Kabupaten Kampar – Ancaman penularan Demam Berdarah Dengue (DBD) di Kabupaten Kampar memerlukan kewaspadaan dan tindakan kolektif dari seluruh lapisan masyarakat. Merespons kondisi ini, Dinas Kesehatan Kabupaten Kampar secara resmi menghimbau dan menyerukan pelaksanaan Gotong Royong Serentak di setiap RT, RW, dan Desa se-Kabupaten Kampar sebagai langkah masif dalam Pemberantasan Sarang Nyamuk (PSN) melalui gerakan 3M Plus.
DBD yang ditularkan oleh gigitan nyamuk Aedes aegypti masih menjadi isu kesehatan yang serius. Nyamuk ini berkembang biak di tempat penampungan air jernih, terutama di lingkungan rumah dan sekitarnya. Oleh karena itu, kunci untuk memutus rantai penularan adalah dengan memusnahkan sarang dan jentik nyamuk.
Gotong Royong: Gerakan Kolektif Menuju Kampar Sehat
Kepala Dinas Kesehatan Kabupaten Kampar menyampaikan bahwa upaya pencegahan tidak bisa hanya dibebankan kepada petugas kesehatan, melainkan harus menjadi gerakan bersama.

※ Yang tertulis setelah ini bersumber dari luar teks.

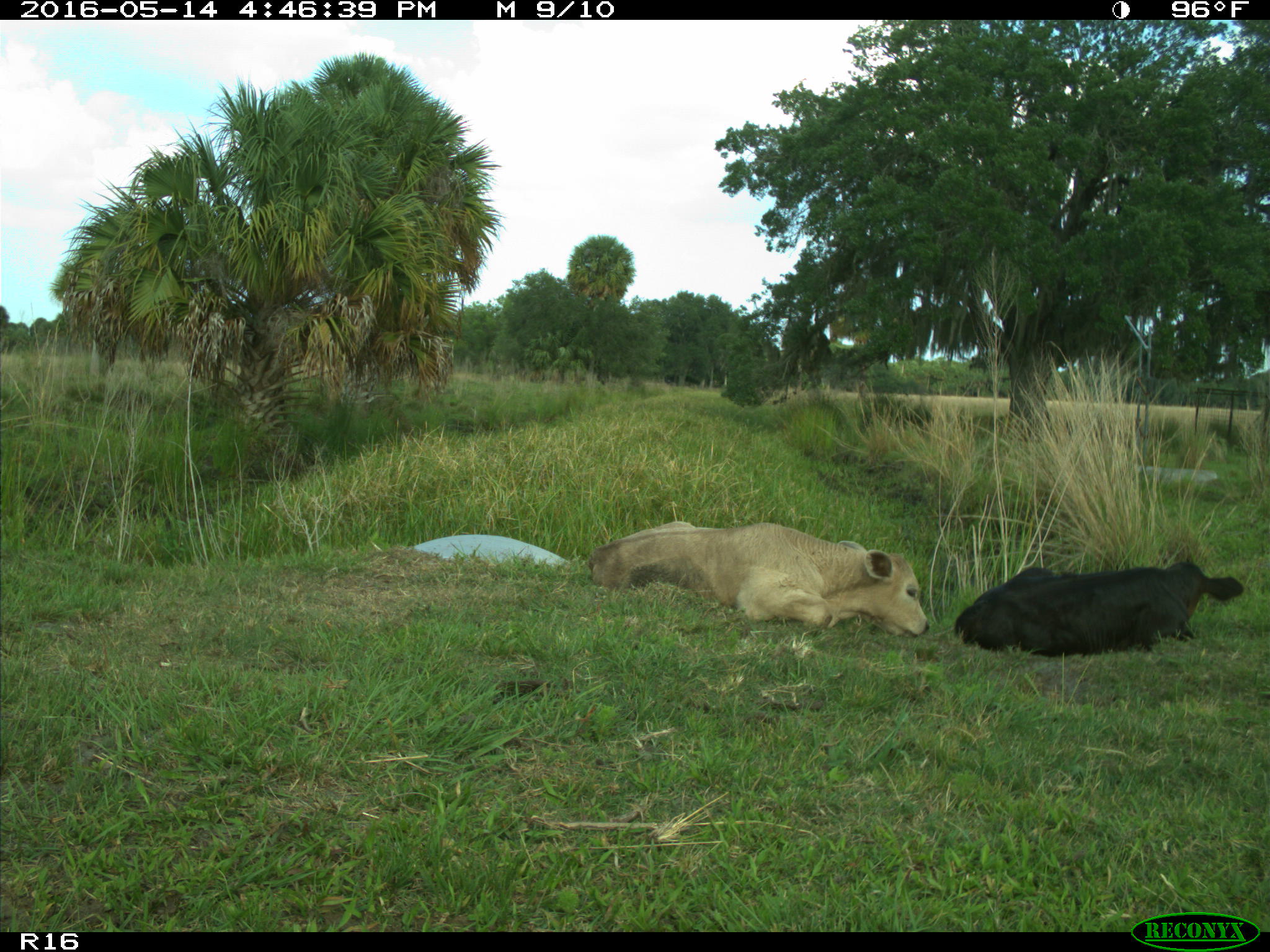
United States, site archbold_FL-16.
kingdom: Animalia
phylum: Chordata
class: Mammalia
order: Artiodactyla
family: Bovidae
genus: Bos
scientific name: Bos taurus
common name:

Himbauan Kadiskes Kampar dr. Asmara Fitrah Abadi, MM
Kami mengajak seluruh elemen masyarakat dan pemangku kepentingan, mulai dari Ketua RT, RW, Kepala Desa, Lurah, pengelola fasilitas umum, hingga setiap individu di Kabupaten Kampar untuk mengaktifkan kembali semangat gotong royong. Jadwalkan waktu spesifik untuk Gotong Royong Serentak membersihkan lingkungan dan melakukan PSN di wilayah masing-masing, termasuk memastikan kebersihan total di lingkungan sekolah, perkantoran, pesantren, dan fasilitas umum lainnya," Ujar Kadiskes.
Kegiatan Gotong Royong Serentak ini diharapkan tidak hanya fokus pada kebersihan umum, tetapi juga secara spesifik mengecek dan memberantas potensi sarang nyamuk, baik di dalam maupun di luar rumah.

Pedoman PSN: Terapkan 3M Plus dengan Disiplin
Agar gerakan ini efektif, masyarakat diimbau untuk disiplin menjalankan langkah-langkah 3M Plus sebagai panduan utama PSN:
1. Menguras (M1)
Menguras dan menyikat tempat-tempat penampungan air seperti bak mandi, tempayan, ember, vas bunga, dan tempat minum burung. Lakukan setidaknya seminggu sekali.
2. Menutup (M2)
Menutup rapat semua wadah penampungan air agar nyamuk Aedes aegypti tidak dapat masuk dan bertelur.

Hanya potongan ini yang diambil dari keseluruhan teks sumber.